** BEGIN Reading text **

Steady-state economics - introduction
“Anyone who believes exponential growth can go on forever in a finite world is either a madman or an economist.” – Kenneth Boulding
“GDP measures everything in short, except that which makes life worthwhile.” – Robert F. Kennedy
What is steady-state economics?
A steady-state economy is one that doesn’t have to perpetually grow. It’s not about recession, which is neither planned nor desired. It’s about stabilising the economy in a controlled way.
Early economists assumed that economies had to stabilise at some point, but over time, their assumptions were sidelined in favour of a quest for ever-increasing profits.
Meadows et al. in Limits to Growth call the combination of human resource use and waste ‘throughput’ – and that growth increases throughput, which destroys nature, and if we don’t stop destroying the biosphere of our home planet, we’ll destroy ourselves.
Economics as a subset of the natural environment
Herman Daly puts it very well. He says that conventional economists view the economy as an isolated system, and don’t recognise that it’s a subset of the environment, completely dependent on inputs from it (low-entropy, useful raw materials), and outputs to it (high-entropy, useless waste). The earth (plus its biosphere) is a finite, non-growing system. Therefore any subset of it must be finite and eventually non-growing. This stabilisation can come about sensibly, deliberately and safely, or it can be resisted until nature imposes it, which will be nasty.

** END Reading text **
** BEGIN Material to process **

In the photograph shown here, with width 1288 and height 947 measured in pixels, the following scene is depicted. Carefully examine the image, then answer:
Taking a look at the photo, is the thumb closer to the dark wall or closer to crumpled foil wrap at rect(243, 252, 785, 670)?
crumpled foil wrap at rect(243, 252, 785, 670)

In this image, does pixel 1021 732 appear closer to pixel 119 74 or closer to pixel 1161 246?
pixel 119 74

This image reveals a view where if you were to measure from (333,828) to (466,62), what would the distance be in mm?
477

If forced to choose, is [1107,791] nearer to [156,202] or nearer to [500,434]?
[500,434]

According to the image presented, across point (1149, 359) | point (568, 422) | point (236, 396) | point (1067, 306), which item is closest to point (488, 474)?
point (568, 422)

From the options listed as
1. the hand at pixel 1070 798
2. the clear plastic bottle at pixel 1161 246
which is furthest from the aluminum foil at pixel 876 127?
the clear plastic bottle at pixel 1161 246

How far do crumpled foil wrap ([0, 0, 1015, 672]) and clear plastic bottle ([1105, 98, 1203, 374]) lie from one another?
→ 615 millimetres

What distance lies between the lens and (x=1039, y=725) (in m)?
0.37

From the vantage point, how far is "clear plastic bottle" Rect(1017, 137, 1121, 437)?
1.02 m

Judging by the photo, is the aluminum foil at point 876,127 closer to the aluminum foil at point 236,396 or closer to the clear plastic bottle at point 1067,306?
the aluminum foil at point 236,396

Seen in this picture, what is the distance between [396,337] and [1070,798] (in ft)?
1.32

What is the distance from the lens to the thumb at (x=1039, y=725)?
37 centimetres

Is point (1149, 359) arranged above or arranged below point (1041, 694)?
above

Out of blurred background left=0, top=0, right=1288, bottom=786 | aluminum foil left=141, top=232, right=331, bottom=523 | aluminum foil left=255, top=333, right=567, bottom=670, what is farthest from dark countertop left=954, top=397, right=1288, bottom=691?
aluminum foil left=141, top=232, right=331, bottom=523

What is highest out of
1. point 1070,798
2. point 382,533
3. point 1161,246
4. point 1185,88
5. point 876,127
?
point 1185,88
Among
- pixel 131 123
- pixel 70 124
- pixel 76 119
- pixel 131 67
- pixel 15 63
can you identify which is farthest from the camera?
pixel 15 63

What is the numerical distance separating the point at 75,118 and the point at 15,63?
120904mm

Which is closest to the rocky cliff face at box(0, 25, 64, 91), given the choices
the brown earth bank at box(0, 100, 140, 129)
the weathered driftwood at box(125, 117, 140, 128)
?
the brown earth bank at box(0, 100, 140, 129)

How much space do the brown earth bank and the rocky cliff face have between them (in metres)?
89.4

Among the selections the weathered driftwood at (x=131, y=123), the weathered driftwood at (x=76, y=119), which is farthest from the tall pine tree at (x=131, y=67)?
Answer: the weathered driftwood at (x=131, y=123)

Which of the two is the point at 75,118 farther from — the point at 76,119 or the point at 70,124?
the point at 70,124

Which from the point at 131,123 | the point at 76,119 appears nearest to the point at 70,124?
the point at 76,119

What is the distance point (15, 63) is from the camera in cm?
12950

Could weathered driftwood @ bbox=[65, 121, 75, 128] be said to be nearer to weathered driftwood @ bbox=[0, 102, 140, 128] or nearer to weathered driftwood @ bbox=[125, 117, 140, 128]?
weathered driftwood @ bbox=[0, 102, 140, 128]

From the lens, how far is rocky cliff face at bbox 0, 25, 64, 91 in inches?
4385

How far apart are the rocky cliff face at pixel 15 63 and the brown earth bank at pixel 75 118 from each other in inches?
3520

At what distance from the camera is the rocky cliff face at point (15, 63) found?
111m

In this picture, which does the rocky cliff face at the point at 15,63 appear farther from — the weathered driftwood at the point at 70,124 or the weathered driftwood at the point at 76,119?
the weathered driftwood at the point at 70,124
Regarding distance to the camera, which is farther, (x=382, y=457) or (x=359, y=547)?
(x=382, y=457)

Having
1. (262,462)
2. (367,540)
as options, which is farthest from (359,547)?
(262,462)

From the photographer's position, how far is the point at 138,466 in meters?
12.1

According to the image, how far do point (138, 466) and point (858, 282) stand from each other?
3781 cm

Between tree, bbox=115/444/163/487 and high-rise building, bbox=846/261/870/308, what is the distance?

** END Material to process **

Goal 1 ->
Answer these questions from the steady-state economics text:
(a) What do Meadows et al. call the combination of human resource use and waste?
(b) According to Herman Daly, how do conventional economists view the economy?
(c) What did early economists assume about economies?
Goal 2 -> Repeat the part of the records that opens with the line containing "According to the image, how" and runs through the end of the records, both ends included.
The text and the records are unrelated to each other.

Final answer 1 ->
(a) Throughput.
(b) As an isolated system.
(c) They assumed economies had to stabilize at some point.

Final answer 2 ->
According to the image, how far do point (138, 466) and point (858, 282) stand from each other?
3781 cm

Between tree, bbox=115/444/163/487 and high-rise building, bbox=846/261/870/308, what is the distance?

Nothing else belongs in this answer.